Même chose, après un gros travail d’acceptation corporel, je vois maintenant mon corps différemment. Je le vois plus de façon neutre, dans son aspect fonctionnel plutôt que son aspect « apparence » on va dire. Maintenant je l’accepte, ce qui ne veut pas dire que je l’aime. Il y a encore des fois où je me trouve pas assez bien, où je complexe. Mais pour autant, je ne vais pas vouloir le changer. Je ne suis plus du tout dans cet objectif de perdre du poids. Et d’ailleurs, depuis que j’ai lâché prise sur cette volonté de perdre du poids, de manger de façon contrôlé, je pense que j’ai perdu du poids, ou du moins ; mon poids s’est stabilisé. Je dis « je pense », parce que je ne suis toujours pas remonté sur une balance. Pour moi, ce chiffre n’a plus la même importance. Donc quand je vois des médecins et qu’on me demande mon poids, je dis « je ne sais pas ». Et il y a zéro problème, on ne me l’a jamais reproché. Et je dis « je pense » dû à mon reflet dans le miroir, et à ce que mes proches m’ont dit.

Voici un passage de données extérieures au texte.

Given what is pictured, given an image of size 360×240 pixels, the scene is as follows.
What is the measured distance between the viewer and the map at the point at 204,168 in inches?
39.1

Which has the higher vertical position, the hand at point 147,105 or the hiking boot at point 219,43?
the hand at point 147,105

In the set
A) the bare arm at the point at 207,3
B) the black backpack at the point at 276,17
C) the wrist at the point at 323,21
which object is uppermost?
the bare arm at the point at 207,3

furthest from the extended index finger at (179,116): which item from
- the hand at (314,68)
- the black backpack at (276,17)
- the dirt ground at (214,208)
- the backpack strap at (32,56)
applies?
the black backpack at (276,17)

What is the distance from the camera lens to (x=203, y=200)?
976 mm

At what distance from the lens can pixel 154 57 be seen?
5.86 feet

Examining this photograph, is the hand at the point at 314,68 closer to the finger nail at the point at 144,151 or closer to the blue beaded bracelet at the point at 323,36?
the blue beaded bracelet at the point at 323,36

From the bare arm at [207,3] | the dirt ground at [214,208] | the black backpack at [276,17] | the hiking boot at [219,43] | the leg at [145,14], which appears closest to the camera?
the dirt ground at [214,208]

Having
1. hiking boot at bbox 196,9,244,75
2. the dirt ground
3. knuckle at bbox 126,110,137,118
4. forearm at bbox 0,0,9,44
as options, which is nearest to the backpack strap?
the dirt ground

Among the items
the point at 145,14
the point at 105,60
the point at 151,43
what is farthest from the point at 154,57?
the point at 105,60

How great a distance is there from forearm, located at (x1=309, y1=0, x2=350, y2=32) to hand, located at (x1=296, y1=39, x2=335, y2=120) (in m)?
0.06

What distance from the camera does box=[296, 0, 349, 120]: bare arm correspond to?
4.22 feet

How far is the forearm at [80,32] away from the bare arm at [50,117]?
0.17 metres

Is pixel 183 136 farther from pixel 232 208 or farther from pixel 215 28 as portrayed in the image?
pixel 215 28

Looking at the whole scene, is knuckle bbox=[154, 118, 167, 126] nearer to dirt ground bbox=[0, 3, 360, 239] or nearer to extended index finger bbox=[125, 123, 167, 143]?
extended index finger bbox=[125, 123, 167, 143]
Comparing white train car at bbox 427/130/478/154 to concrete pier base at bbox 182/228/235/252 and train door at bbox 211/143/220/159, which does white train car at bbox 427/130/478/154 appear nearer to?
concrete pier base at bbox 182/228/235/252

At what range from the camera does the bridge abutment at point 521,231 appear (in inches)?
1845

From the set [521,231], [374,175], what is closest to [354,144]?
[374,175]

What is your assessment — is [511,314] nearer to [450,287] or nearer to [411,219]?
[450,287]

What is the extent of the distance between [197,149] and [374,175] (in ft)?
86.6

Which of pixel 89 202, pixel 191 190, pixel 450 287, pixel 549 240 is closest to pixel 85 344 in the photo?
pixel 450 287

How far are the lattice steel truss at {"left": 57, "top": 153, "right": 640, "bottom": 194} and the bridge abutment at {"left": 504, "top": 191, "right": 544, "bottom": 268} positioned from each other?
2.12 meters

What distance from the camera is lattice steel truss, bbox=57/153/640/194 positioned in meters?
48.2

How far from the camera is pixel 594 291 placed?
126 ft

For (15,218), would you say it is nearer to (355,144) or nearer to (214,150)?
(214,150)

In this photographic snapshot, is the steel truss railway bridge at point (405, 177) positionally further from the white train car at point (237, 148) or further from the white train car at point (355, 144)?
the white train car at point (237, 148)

Pour autant, je ne suis pas en mode « je m’en fous de mon apparence ». Les vêtements m’ont beaucoup aidé à accepter mon corps. J’ai pris le temps, et je prends toujours le temps, de trouver des tenues dans lesquelles je me sens bien. Je mets de bijoux aussi, je fais des coiffures. Tout ça, ça m’aide à me sentir mieux dans ma peau. 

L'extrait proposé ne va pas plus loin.